Extract to read:
--- BEGIN ---
The Development of Aggressive-Victims
According to the latest statistics, 20% of students say they have been bullied. 30% say they have done the bullying themselves. But, what about those that are on both sides of the issue?
Dr. Idean Ettekal, assistant professor in the Department of Educational Psychology, researches those known as aggressive-victims. An aggressive-victim is someone who shows high rates of aggressive behavior to peers and, at the same time, is also the target of an aggression.
“A lot of work in this area is done separately. My idea was to really think about how we can look at the co-occurrence and what we can learn from that,” Ettekal said. “My goal was to find more insight into how we might be able to differentiate kids who act aggressively.”
In his most recent study, Ettekal sought to investigate the development of aggressive-victims during childhood and adolescence.
The research team followed children from early childhood through high school and used data collected from not only their teachers and parents, but also their peers.
“It’s a really unique perspective because you’re learning in terms of these behaviors and these experiences from the kids who are most involved in it. We’re not only asking teachers about the children, but also collecting a lot of information from their classmates,” said Ettekal.
The children involved in this study were classified into five subgroups, two of which could be characterized as aggressive-victims: aggressive-victims and relational aggressive-victims.
--- END ---
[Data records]
--- BEGIN ---
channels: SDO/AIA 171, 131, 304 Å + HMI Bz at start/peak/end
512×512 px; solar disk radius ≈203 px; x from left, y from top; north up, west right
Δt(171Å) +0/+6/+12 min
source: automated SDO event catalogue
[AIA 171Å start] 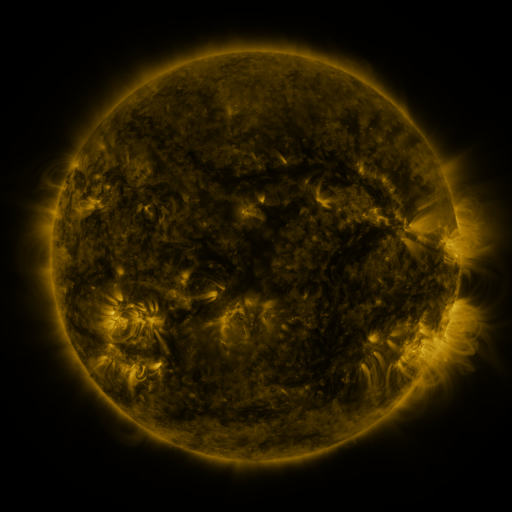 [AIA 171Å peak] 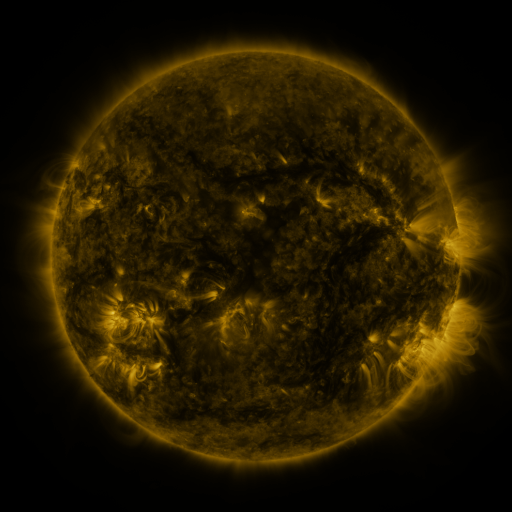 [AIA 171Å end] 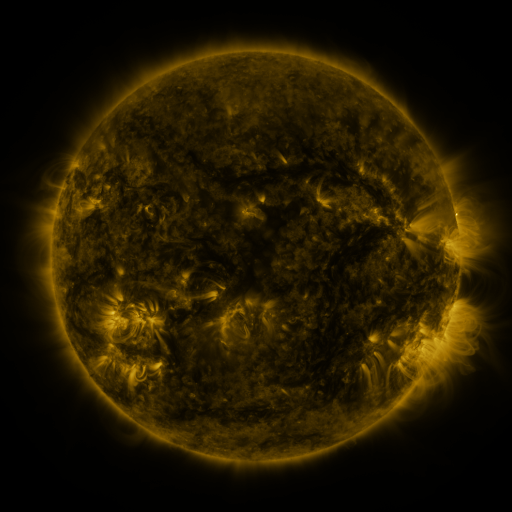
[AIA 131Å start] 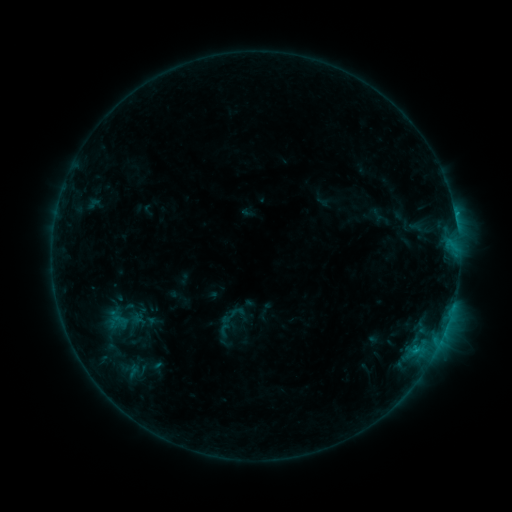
--- END ---
Written exercise 1: In the article on aggressive-victims, what percentage of students say they have done the bullying themselves?
Written exercise 2: Resume the article on aggressive-victims, picking up right after its final sentence.

Reply 1: 30%

Reply 2:
Aggressive-victims were found to have higher levels of emotion dysregulation, particularly during early childhood. Peer rejection, which reflects how disliked children are by their classmates, was a risk factor in both childhood and adolescence. By adolescence, the chances were increased due to moral disengagement. Boys were also found to be more likely to be aggressive-victims than uninvolved.
“Moral disengagement became a bigger risk factor later, more for older children and adolescents. We determined that, over time, these children start to think that it’s okay that they are acting this way,” said Ettekal. “They justify it or blame others for why they’re being aggressive.”
As for relational aggressive-victims, higher levels of emotion dysregulation and moral disengagement increased risks in adolescence. The main difference came in friendships. Having more friends increased the likelihood of being a relational aggressive-victim compared to being an aggressive-victim.
According to the study, “the higher rates of friendships and lower rates of withdrawn behaviors and peer rejection suggest that children in this group may be using relational aggression in more functional and effective ways to attain their social goals and enhance their social positions.”
Girls were also found more likely to be relational aggressive-victims.
“A lot of literature on aggression is often focused on boys because we know that boys tend to be more physically aggressive. However, our focus on the relational or social aggression highlighted how girls can be aggressive, just in different ways,” said Ettekal.
Changes Over Time
Ettekal said it is important to note that, just because a child was classified as uninvolved early on, there is still a chance they become more aggressive or victimized later on.
He pointed to emotion dysregulation and moral disengagement. For some children involved in the study, they did not initially act aggressively. Over time, they started to manifest more aggressive behaviors.
“The underlying dysregulated emotion problems may have been there, but they were dealing with them or coping with them in different ways,” said Ettekal. “We also found that the kids who had beliefs that it’s okay to act aggressively or felt that using aggression against peers was justifiable, those kids were also more likely to start acting aggressively later.”
Implications for Intervention
When it comes to preventing aggressive behaviors, Ettekal said it is important to note that early interventions may not be enough.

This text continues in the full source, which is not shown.